§ Written exercise
Give as output the line that contains "As this photograph", followed by every remaining line of the entries, unchanged and with nothing added.

§ Input records
----

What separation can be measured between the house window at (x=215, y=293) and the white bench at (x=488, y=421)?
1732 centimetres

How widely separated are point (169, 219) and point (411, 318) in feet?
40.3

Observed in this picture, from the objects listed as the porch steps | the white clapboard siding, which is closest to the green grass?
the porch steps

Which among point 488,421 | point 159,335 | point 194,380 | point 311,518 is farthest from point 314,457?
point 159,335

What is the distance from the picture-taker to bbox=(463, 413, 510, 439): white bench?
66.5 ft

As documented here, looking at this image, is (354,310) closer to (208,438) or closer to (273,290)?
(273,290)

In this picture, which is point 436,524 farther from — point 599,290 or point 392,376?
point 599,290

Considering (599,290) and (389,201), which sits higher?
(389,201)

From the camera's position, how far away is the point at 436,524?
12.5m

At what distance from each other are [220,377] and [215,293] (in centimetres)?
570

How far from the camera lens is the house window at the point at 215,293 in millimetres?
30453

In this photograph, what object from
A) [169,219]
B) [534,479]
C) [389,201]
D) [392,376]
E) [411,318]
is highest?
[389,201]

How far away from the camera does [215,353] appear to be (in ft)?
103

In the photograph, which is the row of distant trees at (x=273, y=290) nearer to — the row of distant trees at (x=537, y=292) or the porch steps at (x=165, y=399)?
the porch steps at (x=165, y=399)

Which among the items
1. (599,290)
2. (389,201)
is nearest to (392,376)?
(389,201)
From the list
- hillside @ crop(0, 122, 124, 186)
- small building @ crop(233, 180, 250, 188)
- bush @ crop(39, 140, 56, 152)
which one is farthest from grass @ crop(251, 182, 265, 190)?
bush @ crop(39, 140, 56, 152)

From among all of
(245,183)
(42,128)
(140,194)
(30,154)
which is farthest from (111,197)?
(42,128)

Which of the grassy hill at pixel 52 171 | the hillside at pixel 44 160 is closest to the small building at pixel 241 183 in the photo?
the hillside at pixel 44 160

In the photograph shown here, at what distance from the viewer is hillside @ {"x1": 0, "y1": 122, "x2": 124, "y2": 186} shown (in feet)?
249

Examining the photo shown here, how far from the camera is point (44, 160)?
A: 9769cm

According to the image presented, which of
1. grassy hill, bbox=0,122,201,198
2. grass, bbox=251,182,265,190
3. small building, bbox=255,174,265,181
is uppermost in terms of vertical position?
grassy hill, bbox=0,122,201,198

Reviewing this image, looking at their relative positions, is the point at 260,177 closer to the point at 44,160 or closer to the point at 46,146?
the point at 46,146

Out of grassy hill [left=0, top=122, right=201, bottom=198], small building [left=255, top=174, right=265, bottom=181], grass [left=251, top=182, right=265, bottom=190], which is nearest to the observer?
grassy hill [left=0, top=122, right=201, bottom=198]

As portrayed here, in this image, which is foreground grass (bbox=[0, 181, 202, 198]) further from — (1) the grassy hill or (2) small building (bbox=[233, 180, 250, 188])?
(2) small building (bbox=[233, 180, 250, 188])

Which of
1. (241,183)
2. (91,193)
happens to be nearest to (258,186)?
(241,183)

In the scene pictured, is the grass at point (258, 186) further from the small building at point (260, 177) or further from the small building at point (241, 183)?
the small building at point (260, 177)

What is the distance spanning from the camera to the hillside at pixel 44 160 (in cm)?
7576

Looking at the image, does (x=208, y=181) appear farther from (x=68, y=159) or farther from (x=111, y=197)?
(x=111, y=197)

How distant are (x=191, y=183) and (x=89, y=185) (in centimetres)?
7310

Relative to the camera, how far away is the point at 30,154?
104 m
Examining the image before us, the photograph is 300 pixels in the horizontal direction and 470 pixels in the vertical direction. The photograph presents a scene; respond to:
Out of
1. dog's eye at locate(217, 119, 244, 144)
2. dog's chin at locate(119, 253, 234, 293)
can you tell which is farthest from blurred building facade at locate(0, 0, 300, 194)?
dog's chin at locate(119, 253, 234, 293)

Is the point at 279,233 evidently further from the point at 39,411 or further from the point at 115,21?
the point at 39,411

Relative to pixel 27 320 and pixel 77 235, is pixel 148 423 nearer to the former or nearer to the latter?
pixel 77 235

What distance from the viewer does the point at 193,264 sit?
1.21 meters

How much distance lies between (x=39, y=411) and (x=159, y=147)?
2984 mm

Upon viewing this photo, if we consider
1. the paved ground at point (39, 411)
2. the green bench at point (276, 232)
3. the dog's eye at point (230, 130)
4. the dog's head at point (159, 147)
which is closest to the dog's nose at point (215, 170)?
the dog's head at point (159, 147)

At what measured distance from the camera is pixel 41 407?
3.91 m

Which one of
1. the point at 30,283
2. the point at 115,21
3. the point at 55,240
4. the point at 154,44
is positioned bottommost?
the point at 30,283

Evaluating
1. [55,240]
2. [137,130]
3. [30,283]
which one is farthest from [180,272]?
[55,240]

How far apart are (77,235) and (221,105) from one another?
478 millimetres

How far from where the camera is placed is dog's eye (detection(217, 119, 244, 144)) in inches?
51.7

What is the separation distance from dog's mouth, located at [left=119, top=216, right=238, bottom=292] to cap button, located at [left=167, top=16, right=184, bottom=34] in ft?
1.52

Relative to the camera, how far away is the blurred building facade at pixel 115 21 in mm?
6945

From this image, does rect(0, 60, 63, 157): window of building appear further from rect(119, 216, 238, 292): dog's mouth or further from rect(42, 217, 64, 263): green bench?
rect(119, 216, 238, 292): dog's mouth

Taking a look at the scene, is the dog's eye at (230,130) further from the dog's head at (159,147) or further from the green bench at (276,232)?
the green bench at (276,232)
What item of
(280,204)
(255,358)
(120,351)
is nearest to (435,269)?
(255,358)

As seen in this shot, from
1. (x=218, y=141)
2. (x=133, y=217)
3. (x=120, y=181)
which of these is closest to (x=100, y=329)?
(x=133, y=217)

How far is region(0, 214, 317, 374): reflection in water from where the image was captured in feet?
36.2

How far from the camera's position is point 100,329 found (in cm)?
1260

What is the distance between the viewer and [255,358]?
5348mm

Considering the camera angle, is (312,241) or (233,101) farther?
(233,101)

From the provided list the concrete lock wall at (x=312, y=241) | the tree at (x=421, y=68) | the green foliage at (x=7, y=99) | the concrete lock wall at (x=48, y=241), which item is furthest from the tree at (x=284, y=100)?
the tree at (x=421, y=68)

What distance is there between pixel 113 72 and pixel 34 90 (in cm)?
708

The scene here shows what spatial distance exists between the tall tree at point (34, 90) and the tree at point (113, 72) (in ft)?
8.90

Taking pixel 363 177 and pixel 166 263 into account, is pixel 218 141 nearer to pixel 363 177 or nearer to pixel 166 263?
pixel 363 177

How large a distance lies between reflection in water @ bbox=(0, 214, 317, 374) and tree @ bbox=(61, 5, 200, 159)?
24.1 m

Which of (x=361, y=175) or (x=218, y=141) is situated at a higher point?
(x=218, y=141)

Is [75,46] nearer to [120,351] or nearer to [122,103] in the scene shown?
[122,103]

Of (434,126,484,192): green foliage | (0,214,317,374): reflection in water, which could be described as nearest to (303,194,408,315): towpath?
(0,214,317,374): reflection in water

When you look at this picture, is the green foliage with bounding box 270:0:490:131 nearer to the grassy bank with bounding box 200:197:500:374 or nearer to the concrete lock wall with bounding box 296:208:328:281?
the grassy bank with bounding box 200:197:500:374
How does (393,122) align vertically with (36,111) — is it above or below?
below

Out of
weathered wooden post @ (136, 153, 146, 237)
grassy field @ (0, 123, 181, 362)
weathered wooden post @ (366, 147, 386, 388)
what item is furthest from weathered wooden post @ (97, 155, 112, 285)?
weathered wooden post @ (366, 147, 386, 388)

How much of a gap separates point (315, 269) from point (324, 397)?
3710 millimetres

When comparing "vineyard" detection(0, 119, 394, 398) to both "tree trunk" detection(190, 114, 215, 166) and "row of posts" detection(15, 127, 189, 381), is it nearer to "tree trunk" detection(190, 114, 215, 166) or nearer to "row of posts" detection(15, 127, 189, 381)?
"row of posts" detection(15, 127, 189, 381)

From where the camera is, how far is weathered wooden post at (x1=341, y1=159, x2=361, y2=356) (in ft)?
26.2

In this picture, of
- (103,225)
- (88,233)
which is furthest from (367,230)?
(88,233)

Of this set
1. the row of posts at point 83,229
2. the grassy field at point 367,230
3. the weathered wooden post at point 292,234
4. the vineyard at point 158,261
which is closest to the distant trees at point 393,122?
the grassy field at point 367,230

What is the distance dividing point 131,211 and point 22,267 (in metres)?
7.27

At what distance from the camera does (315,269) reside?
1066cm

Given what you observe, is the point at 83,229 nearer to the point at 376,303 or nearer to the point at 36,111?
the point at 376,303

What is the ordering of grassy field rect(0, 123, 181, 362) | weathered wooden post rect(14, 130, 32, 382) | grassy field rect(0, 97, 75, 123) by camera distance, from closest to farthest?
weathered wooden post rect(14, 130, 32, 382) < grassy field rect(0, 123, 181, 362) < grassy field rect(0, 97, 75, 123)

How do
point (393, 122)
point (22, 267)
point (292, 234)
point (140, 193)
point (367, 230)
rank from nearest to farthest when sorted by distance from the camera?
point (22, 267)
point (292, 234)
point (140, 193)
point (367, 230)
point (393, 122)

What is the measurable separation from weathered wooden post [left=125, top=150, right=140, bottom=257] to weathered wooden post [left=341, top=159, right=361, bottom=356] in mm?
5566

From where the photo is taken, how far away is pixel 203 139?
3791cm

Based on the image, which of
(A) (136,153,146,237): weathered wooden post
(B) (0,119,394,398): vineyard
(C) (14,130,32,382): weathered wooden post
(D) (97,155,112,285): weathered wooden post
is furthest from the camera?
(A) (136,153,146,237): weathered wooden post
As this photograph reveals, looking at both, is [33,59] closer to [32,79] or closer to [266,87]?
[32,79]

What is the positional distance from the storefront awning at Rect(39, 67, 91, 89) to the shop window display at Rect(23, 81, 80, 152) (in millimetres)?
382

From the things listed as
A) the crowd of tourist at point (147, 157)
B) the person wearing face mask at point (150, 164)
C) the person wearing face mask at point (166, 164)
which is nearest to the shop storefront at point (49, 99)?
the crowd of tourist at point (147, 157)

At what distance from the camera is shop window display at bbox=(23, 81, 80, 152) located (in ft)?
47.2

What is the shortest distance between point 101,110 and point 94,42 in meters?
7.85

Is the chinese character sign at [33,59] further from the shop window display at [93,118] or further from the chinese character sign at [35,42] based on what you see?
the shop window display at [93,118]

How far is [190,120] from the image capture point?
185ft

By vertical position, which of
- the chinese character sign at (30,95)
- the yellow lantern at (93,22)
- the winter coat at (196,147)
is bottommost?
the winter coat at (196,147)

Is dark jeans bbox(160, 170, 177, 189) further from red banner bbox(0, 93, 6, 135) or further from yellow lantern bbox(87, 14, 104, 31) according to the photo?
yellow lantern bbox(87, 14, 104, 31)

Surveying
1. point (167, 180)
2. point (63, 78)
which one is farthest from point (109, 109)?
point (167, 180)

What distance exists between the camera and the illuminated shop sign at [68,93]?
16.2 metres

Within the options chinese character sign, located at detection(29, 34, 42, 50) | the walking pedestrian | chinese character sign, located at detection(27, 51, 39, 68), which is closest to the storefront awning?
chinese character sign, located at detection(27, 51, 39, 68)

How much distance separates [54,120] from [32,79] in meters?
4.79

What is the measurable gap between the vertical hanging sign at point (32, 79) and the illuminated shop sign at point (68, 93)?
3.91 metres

----

§ Answer in full
As this photograph reveals, looking at both, is [33,59] closer to [32,79] or closer to [266,87]?
[32,79]

What is the positional distance from the storefront awning at Rect(39, 67, 91, 89) to the shop window display at Rect(23, 81, 80, 152) (in millimetres)?
382

From the things listed as
A) the crowd of tourist at point (147, 157)
B) the person wearing face mask at point (150, 164)
C) the person wearing face mask at point (166, 164)
which is nearest to the shop storefront at point (49, 99)?
the crowd of tourist at point (147, 157)

At what distance from the camera is shop window display at bbox=(23, 81, 80, 152) located (in ft)?
47.2

What is the shortest distance between point 101,110 and point 94,42 in meters?
7.85

Is the chinese character sign at [33,59] further from the shop window display at [93,118] or further from the chinese character sign at [35,42] based on what you see?
the shop window display at [93,118]

How far is [190,120] from the image capture point?
185ft

By vertical position, which of
- the chinese character sign at (30,95)
- the yellow lantern at (93,22)
- the winter coat at (196,147)
is bottommost?
the winter coat at (196,147)

Is dark jeans bbox(160, 170, 177, 189) further from red banner bbox(0, 93, 6, 135) or further from yellow lantern bbox(87, 14, 104, 31) according to the photo?
yellow lantern bbox(87, 14, 104, 31)

Surveying
1. point (167, 180)
2. point (63, 78)
which one is farthest from point (109, 109)?
point (167, 180)

What distance exists between the camera and the illuminated shop sign at [68,93]?
16.2 metres

Within the options chinese character sign, located at detection(29, 34, 42, 50) | the walking pedestrian | chinese character sign, located at detection(27, 51, 39, 68), which is closest to the storefront awning?
chinese character sign, located at detection(27, 51, 39, 68)

How much distance separates [54,120] from [32,79] in meters?
4.79

What is the measurable gap between the vertical hanging sign at point (32, 79) and the illuminated shop sign at point (68, 93)?
3.91 metres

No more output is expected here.